In a mock classroom, Robin Chaurasiya, founder of the Indian charity Kranti, tells a packed room to close their eyes and picture a scenario.
"Your husband is an alcoholic and cannot hold down a job," says Chaurasiya. "By the time you are 16 you have two children and you are doing domestic work to support yourself and your family. Your husband decides you can earn more money in the city, so you go and the kids are coming with you. He introduces you to his friend, who is going to take you to Mumbai. And then you come to Mumbai, and you realise you have been sold to a brothel."
Chaurasiya, a former US Air Force officer, points out that this scenario is the reality for so many women and girls in Kamathipura. Established by the British in the 18th century, it is Mumbai's oldest and Asia's second-largest red light district and remains a hotbed for traffickers. Kranti, a non-profit school, provides a lifeline for girls from the marginalised community.
"We have 18 girls, ages 12 to 21, and they're all either survivors of sex trafficking, daughters of sex workers or were born and raised in the red light area," says Chaurasiya.
Kranti, which means "revolution", is no ordinary school. The girls live and study in a converted warehouse - the girls sleep on one floor, the volunteers on another, and they study, cook and live on the third. Each girl is different – some speak several languages, another is illiterate, one girl is deaf – so the curriculum has to fit everyone. Alongside evening classes in English, IT and health education, they study global current affairs, critical thinking, yoga, writing, geography and meditation. At weekends, the girls watch films, visit exhibitions and complete mandatory voluntary work for an NGO of their choice.
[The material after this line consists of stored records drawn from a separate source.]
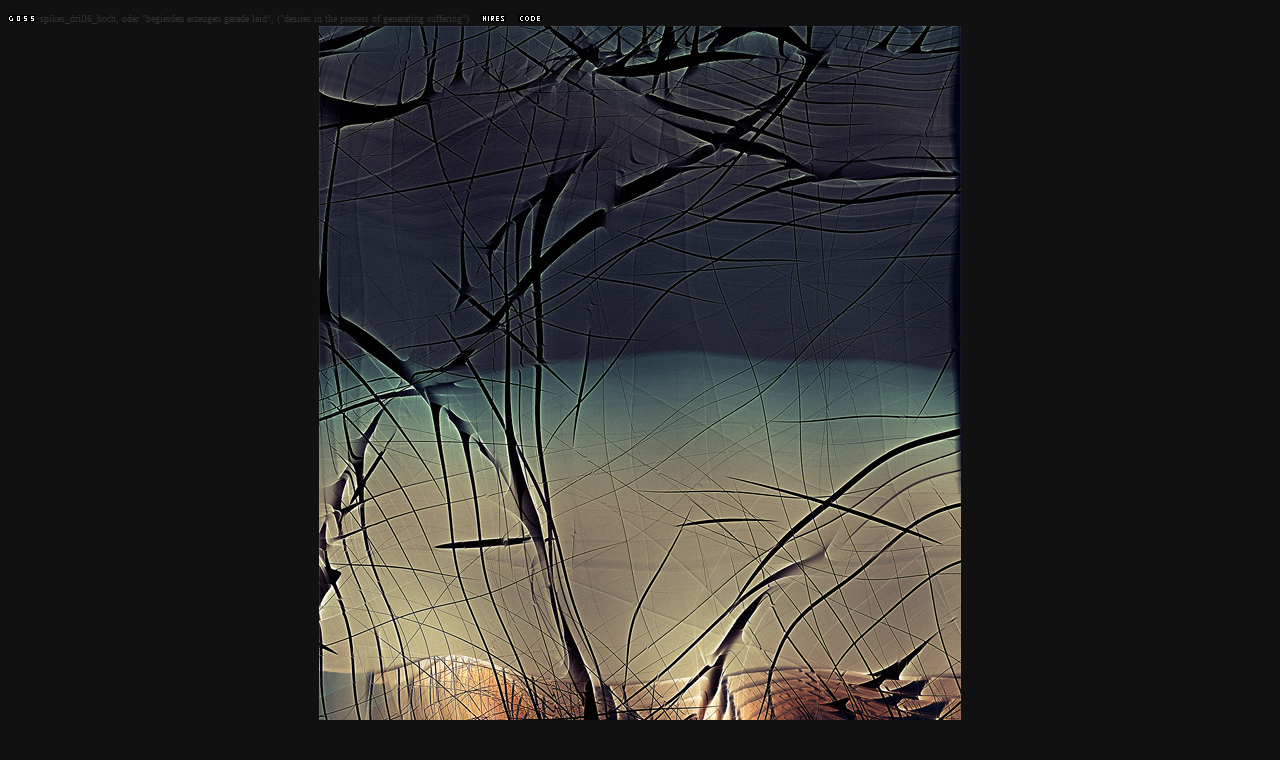

--- FILE ---
content_type: text/html
request_url: http://dextro.org/gggg/055.html
body_size: 1016
content:
<html><head></head><body bgcolor="#111111" text="#333333" link="#000000" vlink="#000000" alink="#111111">
<a href="../default_g.html"><img src="../num/g.gif" width="7" height="7" border="0"><img src="../num/0.gif" width="7" height="7" border="0"><img src="../num/5.gif" width="7" height="7" border="0"><img src="../num/5.gif" width="7" height="7" border="0"></a> <font size="-2">spikes_drill6_hoch, oder "begierden erzeugen gerade leid", ("desires in the process of generating suffering")</font>
 &nbsp; <a href="../print/files/Dextro_org_2016_029.jpg"><img src="../num2/hires.gif" height="7" width="25" border="0"></a>
 &nbsp; <a href="G055ac.txt"><img src="../num2/code.gif" height="7" width="24"></a>
<center>

<table cellpadding="0" cellspacing="0" border="0" width="95%"><tr>
<td valign="center" align="center"><table cellpadding="0" cellspacing="0" border="0"><tr>

<td><a href="055_g.html#unt"><img src="55.jpg" width="642" height="1000" border="0"></a>

</tr></table>
</td></tr></table>







</body></html>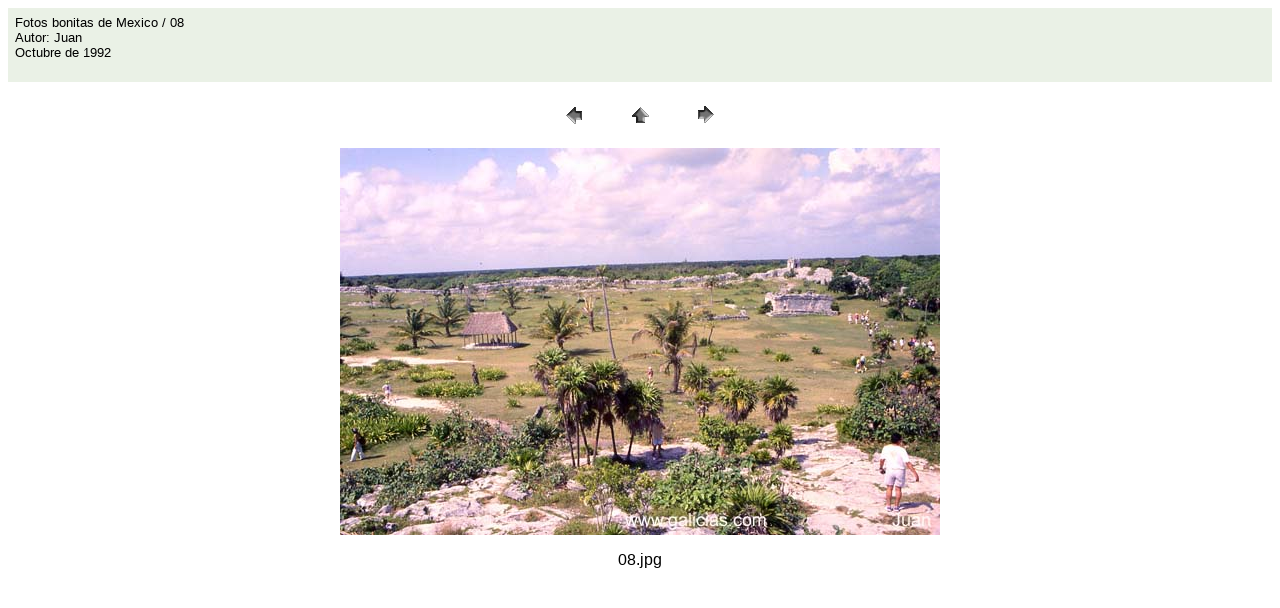

--- FILE ---
content_type: text/html
request_url: http://www.galicias.com/mexico/pages/08.htm
body_size: 591
content:
<HTML>
	<HEAD>

		<TITLE>08</TITLE>
		<META name="generator" content="Adobe Photoshop(R) 7.0 Web Photo Gallery">
		<META http-equiv="Content-Type" content="text/html; charset=iso-8859-1">
	</HEAD>

<BODY bgcolor="#FFFFFF"  text="#000000"  link="#0000FF"  vlink="#800080"  alink="#FF0000" >

<TABLE border="0" cellpadding="5" cellspacing="2" width="100%" bgcolor="#EAF1E6" >
<TR>
	<TD><FONT size="2"  face="Helvetica" >Fotos bonitas de Mexico / 08
													<BR>Autor: Juan
													<BR>Octubre de 1992
													<BR>
													<BR><A href="mailto:"></A> 
											
		</FONT>
	</TD>
</TR>
</TABLE>

<P><CENTER>
<TABLE border="0" cellpadding="0" cellspacing="2" width="200">
<TR>
	<TD width="80" align="center"><A href="07.htm" ><IMG src="../images/previous.gif" height="30" width="30" border="0" alt="Anterior"></A></TD>
	<TD width="80" align="center"><A href="../index.htm" ><IMG src="../images/home.gif" height="30" width="30" border="0" alt="Inicio"></A></TD>
	<TD width="80" align="center"><A href="09.htm" ><IMG src="../images/next.gif" height="30" width="30" border="0" alt="Siguiente"></A></TD>
</TR>
</TABLE>
</CENTER></P>

<P><CENTER><IMG src="../images/08.jpg"  border="0" alt="08"></CENTER></P>
<P><CENTER><FONT size="3"  face="Arial" >08.jpg</FONT></CENTER></P>
<P><CENTER><FONT size="3"  face="Arial" ></FONT></CENTER></P>
<P><CENTER><FONT size="3"  face="Arial" ></FONT></CENTER></P>
<P><CENTER><FONT size="3"  face="Arial" ></FONT></CENTER></P>
<P><CENTER><FONT size="3"  face="Arial" ></FONT></CENTER></P>

</BODY>

</HTML>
Chaurasiya says low expectations of women still plague the area. "There is still this concept that what you are supposed to be striving for is to work as a tailor, to work at a restaurant, there is no space for girls in this area who want to be astronauts or journalists or painters or dancers, and we strive to create that space for them."
After careful consideration, the Kranti leaders came up with the 'five Cs' – communication, community leadership, creative thinking and problem solving, critical analysis and compassion.
"Our day starts with 20 minutes of yoga, 20 minutes of meditation, 20 minutes of journal writing," Chaurasiya says. " After that we have 20 minutes of puzzles and creative thinking and news and geography. Every day has a different theme, so we have music Mondays, TED-talk Tuesdays, worldly Wednesdays, thinking Thursdays and field-trip Fridays."
Chaurasiya is so enthusiastic about her work that it is difficult to imagine her doing anything else. Although her family hails from Indore in central India, she was born and brought up in the US. She went into the US Air Force for financial reasons, having gained a military scholarship to study psychology and political science.
"I grew up in a home with a lot of domestic violence and a lot of abuse, both my parents had mental-health illnesses, and that really mirrors a lot of the situations that these kids grow up in," Chaurasiya says.
At university, she volunteered for NGOs across the globe. Her military career ended when she came out as a lesbian – but she was able to pursue the humanitarian work she really loved.
"No matter how much people talk about how I have left behind a life in America, I really do feel so privileged that I'm able to do this," she says.
The girls – known as "revolutionaries" – actively participate in a social justice curriculum covering key issues which affect their lives. In 2013, they convinced an MP to help them register sex workers to vote. They have led workshops for more than 100,000 people and delivered 11 TED talks around the world. The girls performed a play they wrote about the challenges faced by sex workers and their children within Kamathipura, called Lal Batti Express, at the US headquarters of Facebook and Google.
Individually, the girls thrive at the school. One of the revolutionaries, Sheetal Jain, secured a nine-month scholarship at a music school in Washington DC and is now earning a good living as a music therapist.
"Now she is back in India and she does music therapy with sex workers' kids, migrant labourers kids, with marginalised communities all over India," Chaurasiya says.
Another member of Kranti, 21-year-old Shweta Katti who grew up in a makeshift room above a brothel, gained a scholarship to study at liberal arts Bard College in New York. The first girl from the Kamathipura red-light district to do so, Katti was awarded the UN Youth Courage Award in 2014. She has been hailed for her campaigns to break the social stigma associated with Dalits, a marginalised sub-caste considered "untouchable" in India.
Katti hopes she will be the first of many girls from Kamathipura to study abroad, and that the rights of sex workers and trafficked women and girls will be better recognised in India.
"My aunt was a sex worker and she died of HIV," Katti says. "Sex is a taboo in India, you don't talk about it. So sex work? Forget that. There is a mindset that sex workers are used people, used garbage, and you don't feel human because you are treated that way. And you accept it."
Through Kranti, Katti has a bright future as an agent of social change for her community. But the organisation has a broader aim that Chaurasiya says is just as important.
"In the end, we just want our kids to be happy. When the mainstream system has shut you out, we really need to create alternatives so they can pursue what makes them happy."
Robin Chaurasiya was nominated for the 2016 Global Teacher Prize.